1.6. Partitioning segmentations

There are many situations where we might want so selectively in- or exclude segments from a segmentation. For instance, a user might be want to exclude from a word segmentation all those that are less than 4 letters long. The Select widget is tailored for such tasks.

The widget’s interface (see figure 1 below) offers a choice between two modes: Include and Exclude. Depending on this parameter, incoming segments that satisfy a given condition will be either included in or excluded from the output segmentation. By default (i.e. when the Advanced settings box is unchecked), the condition is specified by means of a regex, which will be applied to each incoming segment successively. (For now, the option Annotation key: (none) can be ignored.)

Example usage of widget Select

Figure 1: Excluding short words with widget Select.

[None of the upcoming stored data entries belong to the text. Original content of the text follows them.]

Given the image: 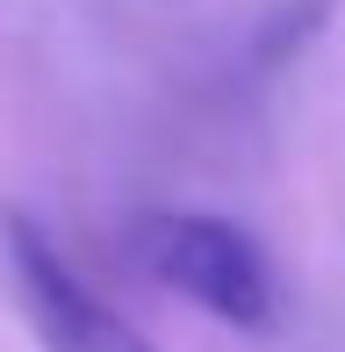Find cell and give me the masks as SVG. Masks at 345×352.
<instances>
[{
    "label": "cell",
    "instance_id": "obj_1",
    "mask_svg": "<svg viewBox=\"0 0 345 352\" xmlns=\"http://www.w3.org/2000/svg\"><path fill=\"white\" fill-rule=\"evenodd\" d=\"M137 259H144V274L166 295L194 302L201 316H216L230 331H274L280 324L274 259L230 216H194V209L144 216L137 223Z\"/></svg>",
    "mask_w": 345,
    "mask_h": 352
},
{
    "label": "cell",
    "instance_id": "obj_2",
    "mask_svg": "<svg viewBox=\"0 0 345 352\" xmlns=\"http://www.w3.org/2000/svg\"><path fill=\"white\" fill-rule=\"evenodd\" d=\"M8 266H14V295H22L43 352H159L130 316H115L93 295L87 274L29 216H8Z\"/></svg>",
    "mask_w": 345,
    "mask_h": 352
}]
</instances>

In the example of figure 1, the widget is configured to exclude all incoming segments containing no more than 3 letters. Note that without the beginning of segment and end of segment anchors (^ and $), all words containing at least a sequence of 1 to 3 letters–i.e. all the words–would be excluded.

Note that Select automatically emits a second segmentation containing all the segments that have been discarded from the main output segmentation (in the case of figure 1 above, that would be all words less than 4 letters long). This feature is useful when both the selected and the discarded segments are to be further processed on distinct branches. By default, when Select is connected to another widget, the main segmentation is being emitted. In order to send the segmentation of discarded segments instead, right-click on the outgoing connection and select Reset Signals (see figure 2 below).

Right-clicking on a connection and requesting to "Reset Signals"

Figure 2: Right-clicking on a connection and requesting to Reset Signals.

This opens the dialog shown on figure 3 below, where the user can “drag-and-drop” from the gray box next to Discarded data up to the box next to Segmentation, thus replacing the existing green connection. Clicking OK validates the modification and sends the discarded data through the connection.

Dialog for modifying the connection between two widgets

Figure 3: This dialog allows the user to select a non-default connection between two widgets.